== Leestekst ==

2.1.2. Het betoog faalt. De beschikkingen zijn gericht tot CCT, zodat de beroepstermijn op 28 oktober 2003, de dag nadat de beschikkingen aan deze zijn uitgereikt, is aangevangen. De beroepstermijn eindigde derhalve op 8 december 2003. Dat appellante, naar zij stelt, door de beschikking rechtstreeks in haar belang is getroffen, maakt dit niet anders.
De klacht van appellante dat het Gerecht heeft miskend dat, zo de beroepstermijn is overschreden, die overschrijding in elk geval verschoonbaar moet worden geacht, nu zij het beroep heeft ingesteld, zo spoedig mogelijk als dit redelijkerwijs verlangd kon worden, faalt evenzeer. Appellant heeft op 18 november 2003 kennis gekregen van de op 27 oktober 2003 uitgereikte beschikkingen. Op dat moment resteerde tot 8 december 2003 voldoende tijd om daartegen beroep in te stellen, zonodig op nader aan te vullen gronden.
2.2. Appellante betoogt voorts dat het Gerecht, door te overwegen dat de Gouverneur zich op het standpunt mocht stellen dat in artikel 2 van het Landsbesluit van 19 februari 1999 per vergissing is vermeld dat de vergunning voor een periode van tien jaar met uitsluiting van anderen wordt verlengd, heeft miskend dat de tekst van deze bepaling terzake volstrekt duidelijk is en zij er derhalve op mocht vertrouwen dat haar vergunning aldus is verlengd.

===
== Aangeleverde gegevens ==

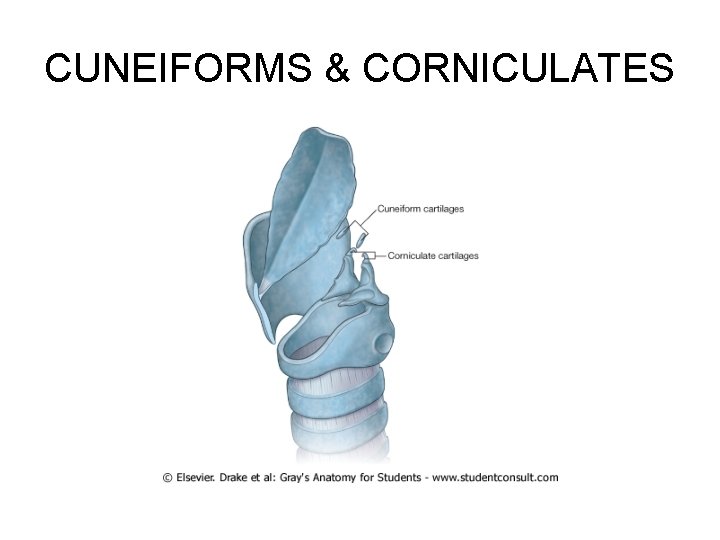 CUNEIFORMS & CORNICULATES

Cuneiform cartilages

Corniculate cartilages

© Elsevier. Drake et al: Gray's Anatomy for Students - www.studentconsult.com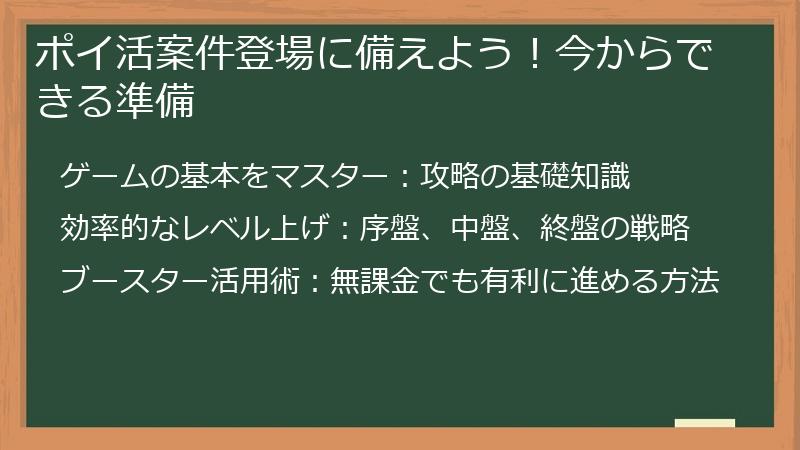 ポイ活案件登場に備えよう！今からできる準備

ゲームの基本をマスター：攻略の基礎知識

効率的なレベル上げ：序盤、中盤、終盤の戦略

ブースター活用術：無課金でも有利に進める方法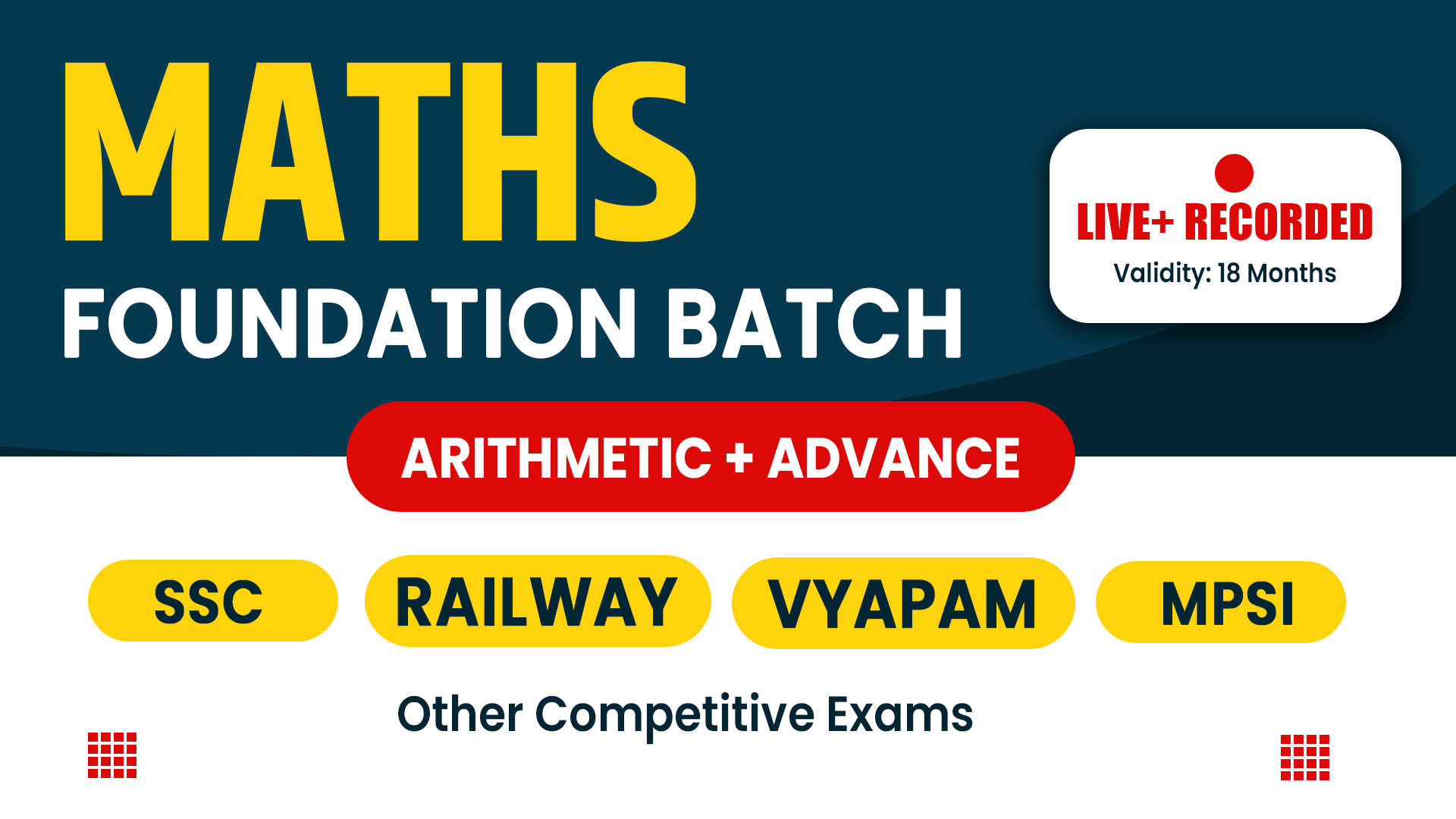 MATHS
FOUNDATION BATCH

LIVE+ RECORDED
Validity: 18 Months

ARITHMETIC + ADVANCE

SSC RAILWAY VYAPAM MPSI

Other Competitive Exams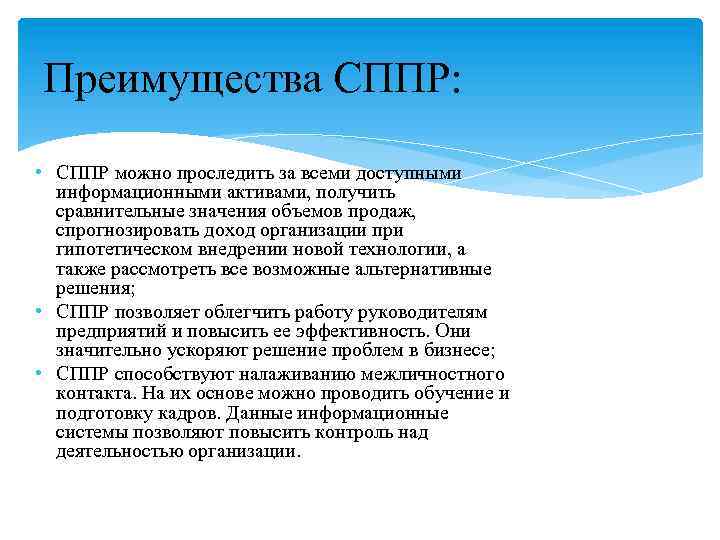 Преимущества СППР:

• СППР можно проследить за всеми доступными информационными активами, получить сравнительные значения объемов продаж, спрогнозировать доход организации при гипотетическом внедрении новой технологии, а также рассмотреть все возможные альтернативные решения;
• СППР позволяет облегчить работу руководителям предприятий и повысить ее эффективность. Они значительно ускоряют решение проблем в бизнесе;
• СППР способствуют налаживанию межличностного контакта. На их основе можно проводить обучение и подготовку кадров. Данные информационные системы позволяют повысить контроль над деятельностью организации.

===

**Opdrachten**
**1)** Herschrijf de alinea van de leestekst die begint met "2.1.2. Het betoog faalt" in kortere vorm. Behoud de belangrijkste feiten.
**2)** Druk het deel van de leestekst af dat opent met de woorden "2.1.2. Het betoog" en sluit met "te vullen gronden.".
**3)** Ga verder met de leestekst vanaf het punt waar die ophoudt.

**Antwoorden per opdracht**
**1)** Het betoog wordt verworpen. De beschikkingen zijn gericht tot CCT. Daarom begon de beroepstermijn op 28 oktober 2003, de dag na de uitreiking aan CCT, en eindigde die op 8 december 2003. Appellante stelt dat zij rechtstreeks in haar belang is getroffen, maar dat verandert hier niets aan.

**2)**
2.1.2. Het betoog faalt. De beschikkingen zijn gericht tot CCT, zodat de beroepstermijn op 28 oktober 2003, de dag nadat de beschikkingen aan deze zijn uitgereikt, is aangevangen. De beroepstermijn eindigde derhalve op 8 december 2003. Dat appellante, naar zij stelt, door de beschikking rechtstreeks in haar belang is getroffen, maakt dit niet anders.
De klacht van appellante dat het Gerecht heeft miskend dat, zo de beroepstermijn is overschreden, die overschrijding in elk geval verschoonbaar moet worden geacht, nu zij het beroep heeft ingesteld, zo spoedig mogelijk als dit redelijkerwijs verlangd kon worden, faalt evenzeer. Appellant heeft op 18 november 2003 kennis gekregen van de op 27 oktober 2003 uitgereikte beschikkingen. Op dat moment resteerde tot 8 december 2003 voldoende tijd om daartegen beroep in te stellen, zonodig op nader aan te vullen gronden.

**3)**
2.2.1. Ook dat betoog faalt. Aanleiding om de bij Landsbesluit van 26 februari 1991, no. 14, aan appellante verleende vergunning in 1999 te wijzigen, vormde de op 19 november 1998 tussen de Nederlandse Antillen (hierna: het Land) en Setel N.V. (hierna: Setel) gesloten overeenkomst, waarbij het Land zijn aandelen in appellante aan Setel verkocht. Volgens de considerans van deze overeenkomst, onder H, heeft het Land toegezegd dat de aan appellante op 26 februari 1991 verleende vergunning voor tenminste tien jaar zal worden gecontinueerd, waarvan vijf jaar met uitsluiting van anderen. Artikel 8.1 van de overeenkomst bepaalt dat het Land binnen drie maanden na ondertekening ervan de aan appellante verleende vergunning voor een periode van tenminste tien jaar na datum van deze overeenkomst, waarvan de eerste vijf jaar met uitsluiting van anderen, verlengt.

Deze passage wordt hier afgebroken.